[[ SUPPLIED PASSAGE, beginning ]]

Seven reasons why Mindfulness with Muse changes your life
Forest Guider
Learning & Development Trainer and Coach. Driven to help people communicate with empathy, create with bravery, and live balanced lives. Fortune 100 trainer dedicated to helping companies retain and grow their talent.
Finally, we can measure the benefits of mindfulness for each participant!
Over the last five months, I've been measuring my brainwaves with the Muse headband while meditating. The results have been stunning. I was skeptical at first. Five months later, I've created a course that allows my corporate clients to see their progress in real time.
I've read the research, and it's impressive -- but more than that, I've experienced the results. I've also seen how the Muse headband can help establish and maintain a practice. Research says that this is one of the most important things you can do to create more happiness, peace, and positive changes in the brain.
As a long time meditator, I have always wondered how my practice could be measured. Until now -- the options were limited. Until now there was no way for me to help my students between sessions. Now not only can I see results daily, but I can help students with their specific challenges by viewing their sessions remotely -- when given permission by the student. I don't work for Muse, but I can tell you -- Muse works for me.
If you're interested in this new approach for your team, I'm happy to share resources, research, and my passion for helping people discover what science has already proven. Life is better with mindfulness and the Muse headband is a wonderful tool to establish that practice.

[[ SUPPLIED PASSAGE, end ]]
[[ DATA LISTING, beginning ]]

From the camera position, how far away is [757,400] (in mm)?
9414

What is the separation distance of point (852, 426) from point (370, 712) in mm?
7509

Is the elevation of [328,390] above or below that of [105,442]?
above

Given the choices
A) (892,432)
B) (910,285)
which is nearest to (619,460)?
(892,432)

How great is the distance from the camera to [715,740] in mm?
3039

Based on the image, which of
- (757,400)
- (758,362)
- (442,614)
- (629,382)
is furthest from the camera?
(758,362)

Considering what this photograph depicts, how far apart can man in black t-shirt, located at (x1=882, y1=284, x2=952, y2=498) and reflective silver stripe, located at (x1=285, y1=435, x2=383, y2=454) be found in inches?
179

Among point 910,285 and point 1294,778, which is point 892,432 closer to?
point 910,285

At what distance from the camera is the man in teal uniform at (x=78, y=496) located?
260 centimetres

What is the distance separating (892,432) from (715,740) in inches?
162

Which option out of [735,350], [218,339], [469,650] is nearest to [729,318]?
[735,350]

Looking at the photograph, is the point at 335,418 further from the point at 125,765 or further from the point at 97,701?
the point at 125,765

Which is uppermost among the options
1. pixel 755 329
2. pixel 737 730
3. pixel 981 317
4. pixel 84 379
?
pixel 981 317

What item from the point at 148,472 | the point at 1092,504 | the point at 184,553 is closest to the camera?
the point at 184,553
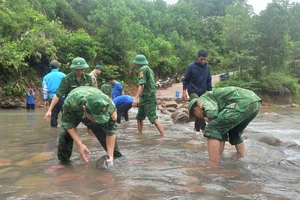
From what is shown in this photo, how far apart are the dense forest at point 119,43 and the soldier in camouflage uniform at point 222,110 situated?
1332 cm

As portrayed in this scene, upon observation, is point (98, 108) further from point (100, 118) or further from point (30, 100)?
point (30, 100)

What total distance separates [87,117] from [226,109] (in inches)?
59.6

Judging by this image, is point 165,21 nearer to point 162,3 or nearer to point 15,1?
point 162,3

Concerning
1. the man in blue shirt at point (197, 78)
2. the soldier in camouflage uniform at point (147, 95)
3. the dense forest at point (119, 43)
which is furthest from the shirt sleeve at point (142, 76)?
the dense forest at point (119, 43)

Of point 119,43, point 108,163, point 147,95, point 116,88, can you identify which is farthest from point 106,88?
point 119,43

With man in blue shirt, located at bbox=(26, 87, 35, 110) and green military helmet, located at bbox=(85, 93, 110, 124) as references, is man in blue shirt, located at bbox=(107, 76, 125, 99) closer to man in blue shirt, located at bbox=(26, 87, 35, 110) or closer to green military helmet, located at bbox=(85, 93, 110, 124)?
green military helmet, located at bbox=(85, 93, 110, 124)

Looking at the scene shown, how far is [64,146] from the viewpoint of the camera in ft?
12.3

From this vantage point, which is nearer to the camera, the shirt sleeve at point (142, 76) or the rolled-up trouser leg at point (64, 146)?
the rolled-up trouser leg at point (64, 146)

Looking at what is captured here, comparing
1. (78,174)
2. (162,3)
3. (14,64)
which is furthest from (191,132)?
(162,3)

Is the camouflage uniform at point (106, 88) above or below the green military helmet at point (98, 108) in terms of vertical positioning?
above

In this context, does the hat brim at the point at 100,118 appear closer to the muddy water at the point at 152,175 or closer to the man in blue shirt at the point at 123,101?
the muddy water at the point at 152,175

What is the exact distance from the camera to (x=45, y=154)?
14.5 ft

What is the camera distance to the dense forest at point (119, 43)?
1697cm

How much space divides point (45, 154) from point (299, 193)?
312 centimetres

[[ DATA LISTING, end ]]
[[ DATA LISTING, beginning ]]

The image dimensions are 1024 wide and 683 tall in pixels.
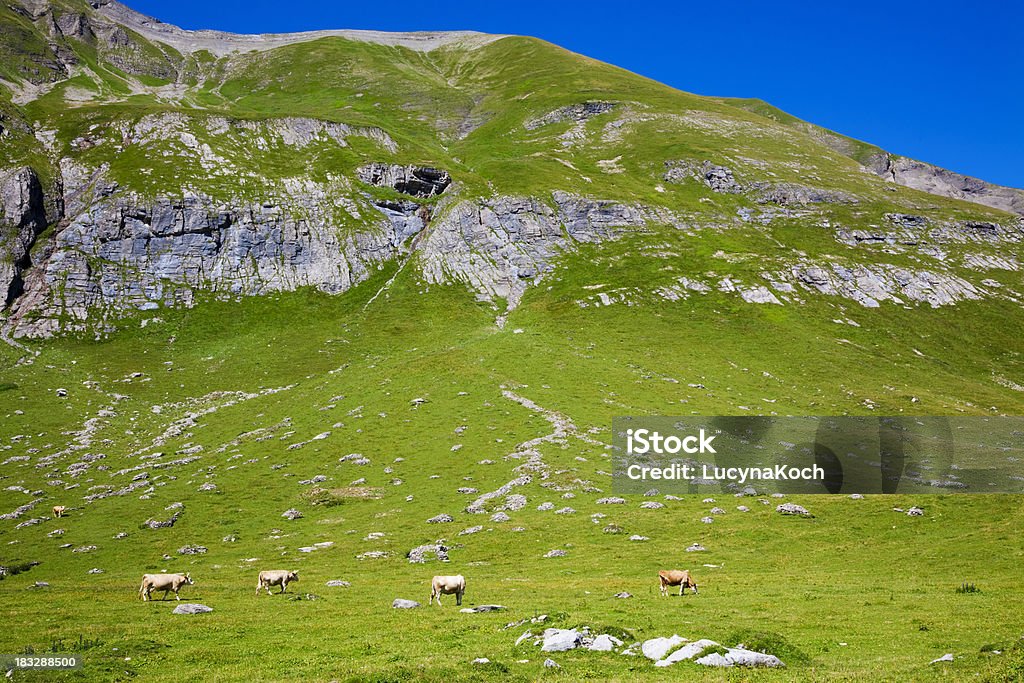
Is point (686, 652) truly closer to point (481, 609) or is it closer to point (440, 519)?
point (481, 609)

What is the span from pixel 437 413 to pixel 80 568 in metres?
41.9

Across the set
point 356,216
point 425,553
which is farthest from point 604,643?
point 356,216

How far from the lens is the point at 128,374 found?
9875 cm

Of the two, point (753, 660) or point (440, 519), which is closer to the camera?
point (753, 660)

[[ DATA LISTING, end ]]

ACTIONS TO TAKE:
1. Do these statements agree with the Muse headband post? (a) The author has been measuring brainwaves with the Muse headband while meditating for five months. (b) The author works for Muse. (c) The author trusted the headband from the start. Answer yes or no for each, quoting the deciding words.
2. From the Muse headband post, extract the text starting at "Over the last" and ending at "in the brain.".
3. What does the author of the Muse headband post offer to share with readers interested in this approach for their team? List every item.
Rely on the Muse headband post alone.

SOLUTIONS FOR EACH TASK:
1.
(a) Yes: "Over the last five months, I've been measuring my brainwaves with the Muse headband while meditating."
(b) No: "I don't work for Muse, but I can tell you -- Muse works for me."
(c) No: "I was skeptical at first."

2.
Over the last five months, I've been measuring my brainwaves with the Muse headband while meditating. The results have been stunning. I was skeptical at first. Five months later, I've created a course that allows my corporate clients to see their progress in real time.
I've read the research, and it's impressive -- but more than that, I've experienced the results. I've also seen how the Muse headband can help establish and maintain a practice. Research says that this is one of the most important things you can do to create more happiness, peace, and positive changes in the brain.

3.
- resources
- research
- passion for helping people discover what science has already proven